━━━━━ Given records ━━━━━

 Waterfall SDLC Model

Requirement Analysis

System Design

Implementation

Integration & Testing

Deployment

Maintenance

━━━━━
━━━━━ Given records ━━━━━

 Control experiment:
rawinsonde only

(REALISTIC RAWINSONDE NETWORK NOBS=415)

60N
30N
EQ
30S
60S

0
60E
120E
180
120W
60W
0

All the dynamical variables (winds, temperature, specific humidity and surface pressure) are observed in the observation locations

━━━━━
━━━━━ Given records ━━━━━

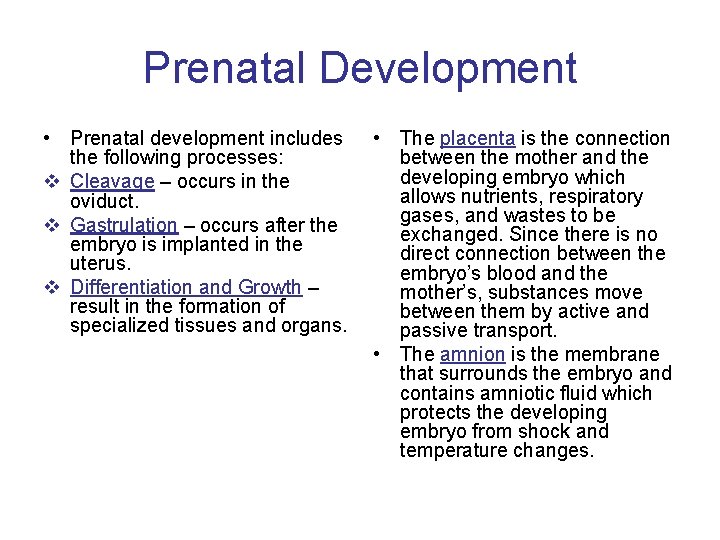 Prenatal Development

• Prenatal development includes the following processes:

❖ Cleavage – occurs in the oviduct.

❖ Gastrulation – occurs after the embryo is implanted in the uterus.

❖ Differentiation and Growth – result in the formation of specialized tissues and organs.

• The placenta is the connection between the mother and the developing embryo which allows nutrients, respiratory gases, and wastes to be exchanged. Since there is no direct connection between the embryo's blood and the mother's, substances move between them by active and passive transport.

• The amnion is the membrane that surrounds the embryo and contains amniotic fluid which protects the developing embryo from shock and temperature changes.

━━━━━

What the task requires
Where a line of the data above includes the string "which", pull it out.

Solution for this task
• The placenta is the connection between the mother and the developing embryo which allows nutrients, respiratory gases, and wastes to be exchanged. Since there is no direct connection between the embryo's blood and the mother's, substances move between them by active and passive transport.
• The amnion is the membrane that surrounds the embryo and contains amniotic fluid which protects the developing embryo from shock and temperature changes.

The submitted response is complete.